The other week I came across an interesting study by Cathy Spatz Widom (whose work has helped debunk the myth that being a victim of sexual abuse causes individuals to then sexually abuse others), Sally Czaja, and Joel Paris published in the current issue of the Journal of Personality Disorders that touches upon a topic we have discussed several times on PBB: the link between childhood maltreatment and the development of psychopathology. The authors of this particular study were interested in the link between specific forms of childhood maltreatment and borderline personality disorder (BPD) and, in order to investigate this topic, they examined a sample of individuals who had documented cases of maltreatment as children as well as a matched sample of individuals with no such history to see whether maltreatment prospectively predicted later onset of BPD.
In past articles on this topic, we have approached the issue from several angles. Sarah Fischer of the University of Georgia featured article looked at whether negative urgency – the tendency to act rashly in an effort to reduce negative emotions – explained the link between sexual trauma and the later development of bulimia nervosa (BN). We also examined the degree to which other factors, such as experiential avoidance and family environment, explain the link between maltreatment and psychopathology. In each of these articles, the point was not to diminish the danger of maltreatment, but rather to understand the mechanisms through which maltreatment influences later outcomes and to identify protective factors that allow some maltreatment victims to avoid highly aversive outcomes.

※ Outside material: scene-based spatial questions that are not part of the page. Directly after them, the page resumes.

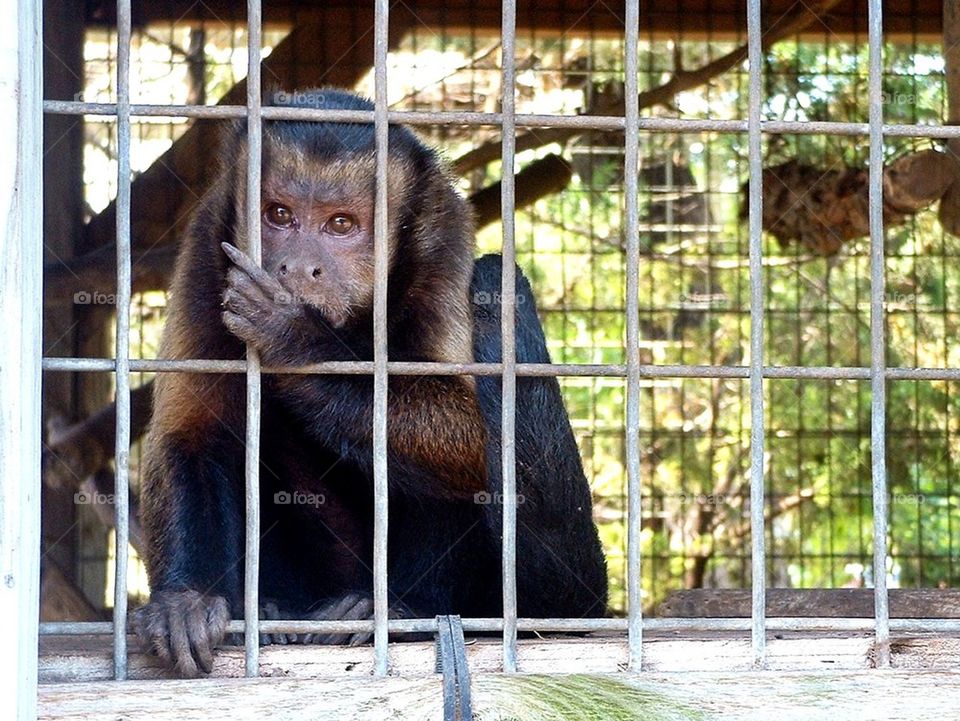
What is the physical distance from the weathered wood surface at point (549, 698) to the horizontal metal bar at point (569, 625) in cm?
13

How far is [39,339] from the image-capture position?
119 inches

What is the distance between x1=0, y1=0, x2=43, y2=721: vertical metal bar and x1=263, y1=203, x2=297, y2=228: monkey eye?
1.47 metres

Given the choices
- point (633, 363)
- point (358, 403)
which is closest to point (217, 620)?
point (358, 403)

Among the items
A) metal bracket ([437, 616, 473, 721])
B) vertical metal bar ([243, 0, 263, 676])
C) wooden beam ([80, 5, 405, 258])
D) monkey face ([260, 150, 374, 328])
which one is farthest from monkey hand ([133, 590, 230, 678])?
wooden beam ([80, 5, 405, 258])

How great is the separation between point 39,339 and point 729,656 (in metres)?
1.73

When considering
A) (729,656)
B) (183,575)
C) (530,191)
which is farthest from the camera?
(530,191)

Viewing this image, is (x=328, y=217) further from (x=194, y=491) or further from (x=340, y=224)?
(x=194, y=491)

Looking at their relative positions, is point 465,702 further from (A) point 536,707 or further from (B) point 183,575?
(B) point 183,575

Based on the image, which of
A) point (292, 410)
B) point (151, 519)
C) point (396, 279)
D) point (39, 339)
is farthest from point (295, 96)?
point (39, 339)

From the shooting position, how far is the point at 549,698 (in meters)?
3.13

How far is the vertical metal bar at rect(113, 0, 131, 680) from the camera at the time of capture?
3178 millimetres

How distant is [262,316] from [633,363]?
3.12 ft

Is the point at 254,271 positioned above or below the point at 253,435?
above

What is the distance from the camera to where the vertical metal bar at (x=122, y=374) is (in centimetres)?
318
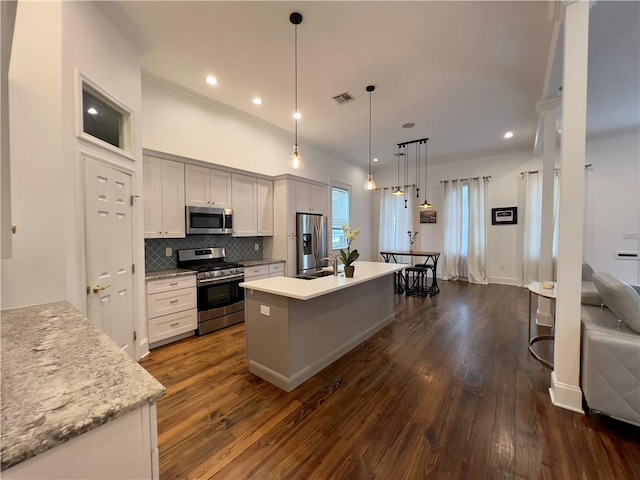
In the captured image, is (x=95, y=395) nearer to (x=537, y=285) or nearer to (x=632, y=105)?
(x=537, y=285)

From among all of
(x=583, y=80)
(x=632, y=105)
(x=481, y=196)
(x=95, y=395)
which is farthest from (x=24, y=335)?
(x=481, y=196)

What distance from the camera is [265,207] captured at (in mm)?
4766

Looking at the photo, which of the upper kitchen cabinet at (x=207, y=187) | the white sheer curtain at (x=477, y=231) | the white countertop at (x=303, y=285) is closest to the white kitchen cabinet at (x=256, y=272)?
the upper kitchen cabinet at (x=207, y=187)

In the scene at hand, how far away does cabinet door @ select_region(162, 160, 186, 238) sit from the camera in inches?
133

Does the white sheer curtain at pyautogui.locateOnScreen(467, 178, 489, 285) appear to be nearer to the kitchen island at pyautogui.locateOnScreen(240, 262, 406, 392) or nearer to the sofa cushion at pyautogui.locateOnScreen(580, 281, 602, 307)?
the sofa cushion at pyautogui.locateOnScreen(580, 281, 602, 307)

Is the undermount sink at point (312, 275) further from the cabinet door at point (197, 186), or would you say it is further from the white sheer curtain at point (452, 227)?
the white sheer curtain at point (452, 227)

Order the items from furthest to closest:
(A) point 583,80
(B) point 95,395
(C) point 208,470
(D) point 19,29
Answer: (A) point 583,80
(D) point 19,29
(C) point 208,470
(B) point 95,395

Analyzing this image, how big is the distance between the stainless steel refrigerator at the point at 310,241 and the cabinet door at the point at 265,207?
1.68ft

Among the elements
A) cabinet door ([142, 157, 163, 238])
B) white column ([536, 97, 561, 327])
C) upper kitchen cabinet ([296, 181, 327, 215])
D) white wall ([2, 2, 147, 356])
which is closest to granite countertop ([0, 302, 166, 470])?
white wall ([2, 2, 147, 356])

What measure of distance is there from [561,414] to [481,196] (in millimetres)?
5686

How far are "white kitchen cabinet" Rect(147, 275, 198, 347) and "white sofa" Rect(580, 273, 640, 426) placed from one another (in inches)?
154

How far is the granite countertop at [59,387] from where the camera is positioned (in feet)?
1.94

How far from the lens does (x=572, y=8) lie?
1.99 meters

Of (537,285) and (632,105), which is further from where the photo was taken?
(632,105)
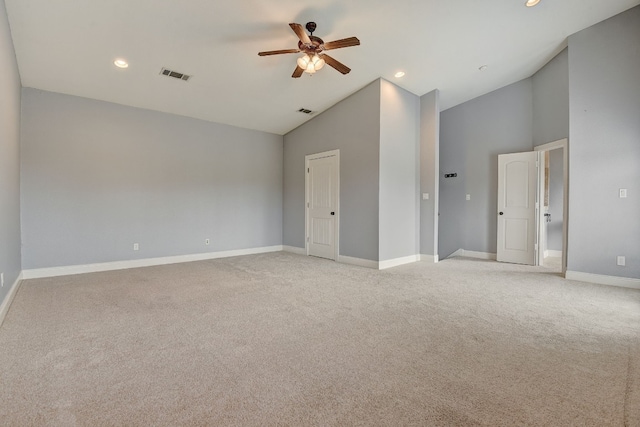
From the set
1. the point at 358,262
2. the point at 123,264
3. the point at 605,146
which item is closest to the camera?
the point at 605,146

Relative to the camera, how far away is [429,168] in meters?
5.87

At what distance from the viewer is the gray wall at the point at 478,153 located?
5953mm

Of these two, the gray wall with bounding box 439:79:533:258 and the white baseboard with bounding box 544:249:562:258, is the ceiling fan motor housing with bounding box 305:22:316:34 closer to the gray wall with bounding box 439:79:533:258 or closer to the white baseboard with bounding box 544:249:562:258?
the gray wall with bounding box 439:79:533:258

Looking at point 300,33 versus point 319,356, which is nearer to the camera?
point 319,356

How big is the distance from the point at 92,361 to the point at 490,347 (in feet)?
9.35

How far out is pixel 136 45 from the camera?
11.9ft

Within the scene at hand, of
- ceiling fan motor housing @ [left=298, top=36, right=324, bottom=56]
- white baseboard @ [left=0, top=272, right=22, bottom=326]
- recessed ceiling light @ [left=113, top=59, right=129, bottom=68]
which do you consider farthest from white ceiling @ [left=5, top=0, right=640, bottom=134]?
white baseboard @ [left=0, top=272, right=22, bottom=326]

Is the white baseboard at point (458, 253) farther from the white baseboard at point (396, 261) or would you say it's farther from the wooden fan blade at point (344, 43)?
the wooden fan blade at point (344, 43)

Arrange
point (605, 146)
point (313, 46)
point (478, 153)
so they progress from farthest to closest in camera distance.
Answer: point (478, 153) < point (605, 146) < point (313, 46)

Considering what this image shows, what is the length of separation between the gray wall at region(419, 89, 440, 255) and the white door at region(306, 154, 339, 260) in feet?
5.75

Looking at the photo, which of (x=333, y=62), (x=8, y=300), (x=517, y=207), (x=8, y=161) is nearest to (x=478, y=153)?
(x=517, y=207)

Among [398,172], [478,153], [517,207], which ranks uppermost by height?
[478,153]

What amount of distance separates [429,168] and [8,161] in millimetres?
6202

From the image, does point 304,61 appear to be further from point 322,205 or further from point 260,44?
point 322,205
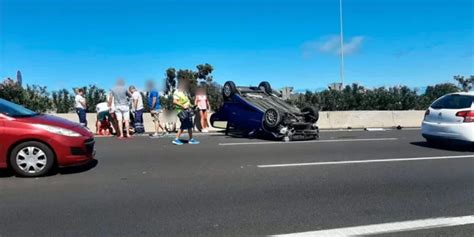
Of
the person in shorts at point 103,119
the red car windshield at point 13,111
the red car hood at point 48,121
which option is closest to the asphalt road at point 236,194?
the red car hood at point 48,121

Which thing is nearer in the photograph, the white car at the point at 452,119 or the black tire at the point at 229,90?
the white car at the point at 452,119

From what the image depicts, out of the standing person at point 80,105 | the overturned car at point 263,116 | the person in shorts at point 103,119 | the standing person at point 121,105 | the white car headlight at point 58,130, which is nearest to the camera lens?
the white car headlight at point 58,130

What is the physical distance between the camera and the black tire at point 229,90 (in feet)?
46.3

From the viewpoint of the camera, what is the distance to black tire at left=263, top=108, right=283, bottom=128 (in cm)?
1274

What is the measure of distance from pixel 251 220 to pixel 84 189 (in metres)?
2.80

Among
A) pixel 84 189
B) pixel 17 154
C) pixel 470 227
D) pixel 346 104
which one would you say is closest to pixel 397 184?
pixel 470 227

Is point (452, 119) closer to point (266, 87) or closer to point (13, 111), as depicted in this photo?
point (266, 87)

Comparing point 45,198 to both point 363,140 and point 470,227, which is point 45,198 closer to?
point 470,227

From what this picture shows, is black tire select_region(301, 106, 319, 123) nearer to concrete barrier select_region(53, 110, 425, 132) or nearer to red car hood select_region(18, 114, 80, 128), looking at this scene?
concrete barrier select_region(53, 110, 425, 132)

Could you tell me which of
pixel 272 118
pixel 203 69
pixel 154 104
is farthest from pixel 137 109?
pixel 203 69

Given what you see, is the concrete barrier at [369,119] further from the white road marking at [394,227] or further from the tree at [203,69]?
the tree at [203,69]

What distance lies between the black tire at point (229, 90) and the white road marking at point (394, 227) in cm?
932

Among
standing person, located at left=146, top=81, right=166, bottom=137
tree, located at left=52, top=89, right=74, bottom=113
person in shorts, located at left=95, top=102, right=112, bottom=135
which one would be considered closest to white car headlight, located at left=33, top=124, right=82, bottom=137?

In the study I would like to discuss today, the authors had a similar goal and accomplished this end through impressive methods. Widom and colleagues opened their article with a summary of the prevalence of BPD as well as research that has linked BPD with childhood maltreatment, particularly childhood sexual abuse (CSA; e.g., Herman, Perry, & van der Kolk, 1989; Ogata, Silk, Goodrich, Lohr, Western, & Hill, 1990). The authors followed up this discussion with an important point though: all of this prior work has relied upon retrospective recollections of maltreatment. In other words, adults already diagnosed with BPD have been asked to discuss their past. Such research is useful and has provided important insights, however, it is no replacement for prospective research that uses documented cases of childhood maltreatment to see if such experiences directly influence the development of later psychopathology.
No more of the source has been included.